Stored items from a collection:
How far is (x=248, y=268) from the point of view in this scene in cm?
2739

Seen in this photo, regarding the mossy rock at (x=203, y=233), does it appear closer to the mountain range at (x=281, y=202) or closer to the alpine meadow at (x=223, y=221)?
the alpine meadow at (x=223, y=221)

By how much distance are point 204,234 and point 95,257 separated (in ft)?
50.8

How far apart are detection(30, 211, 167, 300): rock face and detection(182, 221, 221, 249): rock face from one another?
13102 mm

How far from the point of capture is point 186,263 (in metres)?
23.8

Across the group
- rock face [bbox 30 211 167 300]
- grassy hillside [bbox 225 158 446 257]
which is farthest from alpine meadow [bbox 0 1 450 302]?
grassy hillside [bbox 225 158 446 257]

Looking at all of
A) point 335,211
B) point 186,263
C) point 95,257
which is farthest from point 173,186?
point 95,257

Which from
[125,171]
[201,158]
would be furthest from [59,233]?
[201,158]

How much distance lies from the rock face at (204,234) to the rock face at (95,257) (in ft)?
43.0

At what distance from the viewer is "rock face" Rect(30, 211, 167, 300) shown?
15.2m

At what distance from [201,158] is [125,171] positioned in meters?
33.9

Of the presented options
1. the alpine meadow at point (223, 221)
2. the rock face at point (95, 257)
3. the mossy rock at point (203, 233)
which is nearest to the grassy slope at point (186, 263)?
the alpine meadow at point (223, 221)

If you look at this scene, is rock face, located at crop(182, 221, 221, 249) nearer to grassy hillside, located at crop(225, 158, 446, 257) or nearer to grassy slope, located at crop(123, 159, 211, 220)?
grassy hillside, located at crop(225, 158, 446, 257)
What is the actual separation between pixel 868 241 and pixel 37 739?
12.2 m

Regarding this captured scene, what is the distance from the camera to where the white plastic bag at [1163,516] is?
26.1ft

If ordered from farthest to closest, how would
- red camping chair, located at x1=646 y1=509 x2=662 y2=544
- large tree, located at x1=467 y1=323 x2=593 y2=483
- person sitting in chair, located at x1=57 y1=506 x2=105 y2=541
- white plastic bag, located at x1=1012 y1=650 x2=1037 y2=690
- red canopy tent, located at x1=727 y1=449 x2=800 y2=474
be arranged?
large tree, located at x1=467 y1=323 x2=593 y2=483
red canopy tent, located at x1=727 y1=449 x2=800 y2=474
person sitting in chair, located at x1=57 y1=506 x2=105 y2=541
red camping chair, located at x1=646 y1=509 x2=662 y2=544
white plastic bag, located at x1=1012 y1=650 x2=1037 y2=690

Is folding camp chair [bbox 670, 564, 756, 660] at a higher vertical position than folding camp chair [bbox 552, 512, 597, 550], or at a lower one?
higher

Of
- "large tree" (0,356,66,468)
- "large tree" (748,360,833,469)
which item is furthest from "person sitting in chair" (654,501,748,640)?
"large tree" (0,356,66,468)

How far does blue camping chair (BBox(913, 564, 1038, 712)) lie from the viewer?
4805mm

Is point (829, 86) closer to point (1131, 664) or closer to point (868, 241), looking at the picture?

* _WHAT IS REQUIRED_
Set down the entries verbatim, leaving none out.

* _TASK OUTPUT_
How far is (x=248, y=268) from the point of view in this scene in cm?
2739

Seen in this photo, regarding the mossy rock at (x=203, y=233), does it appear closer to the mountain range at (x=281, y=202) or closer to the alpine meadow at (x=223, y=221)?
the alpine meadow at (x=223, y=221)

By how much distance are point 204,234 and point 95,257 separated (in ft)?
50.8

How far apart are detection(30, 211, 167, 300): rock face and detection(182, 221, 221, 249): rock face from one another?
13102 mm

How far from the point of capture is point 186,263 (in metres)?
23.8

Across the group
- rock face [bbox 30 211 167 300]
- grassy hillside [bbox 225 158 446 257]
which is farthest from alpine meadow [bbox 0 1 450 302]?
grassy hillside [bbox 225 158 446 257]

Looking at all of
A) point 335,211
B) point 186,263
C) point 95,257
which is farthest from point 173,186?
point 95,257

Which from
[125,171]
[201,158]
would be furthest from [59,233]?
[201,158]

How much distance lies from the rock face at (204,234) to the rock face at (95,257) (in ft)?
43.0

At what distance from the viewer is "rock face" Rect(30, 211, 167, 300) shown?
15.2m

At what distance from [201,158] is [125,171] positioned in meters?
33.9

Of the presented options
1. the alpine meadow at point (223, 221)
2. the rock face at point (95, 257)
3. the mossy rock at point (203, 233)
which is nearest to the grassy slope at point (186, 263)?
the alpine meadow at point (223, 221)

If you look at this scene, is rock face, located at crop(182, 221, 221, 249) nearer to grassy hillside, located at crop(225, 158, 446, 257) or nearer to grassy slope, located at crop(123, 159, 211, 220)?
grassy hillside, located at crop(225, 158, 446, 257)
What is the actual separation between pixel 868 241 and pixel 37 739?
12.2 m

Regarding this captured scene, what is the distance from the camera to where the white plastic bag at [1163,516] is?
26.1ft

If ordered from farthest to closest, how would
- red camping chair, located at x1=646 y1=509 x2=662 y2=544
- large tree, located at x1=467 y1=323 x2=593 y2=483
- person sitting in chair, located at x1=57 y1=506 x2=105 y2=541
- white plastic bag, located at x1=1012 y1=650 x2=1037 y2=690
- red canopy tent, located at x1=727 y1=449 x2=800 y2=474
be arranged?
large tree, located at x1=467 y1=323 x2=593 y2=483
red canopy tent, located at x1=727 y1=449 x2=800 y2=474
person sitting in chair, located at x1=57 y1=506 x2=105 y2=541
red camping chair, located at x1=646 y1=509 x2=662 y2=544
white plastic bag, located at x1=1012 y1=650 x2=1037 y2=690

Is folding camp chair [bbox 670, 564, 756, 660] at a higher vertical position than folding camp chair [bbox 552, 512, 597, 550], or at a lower one?
higher

Of
- "large tree" (0,356,66,468)
- "large tree" (748,360,833,469)
which item is furthest from "person sitting in chair" (654,501,748,640)?
"large tree" (0,356,66,468)

How far does blue camping chair (BBox(913, 564, 1038, 712)) lie from the viewer?
4805mm

Is point (829, 86) closer to point (1131, 664) or closer to point (868, 241), looking at the picture?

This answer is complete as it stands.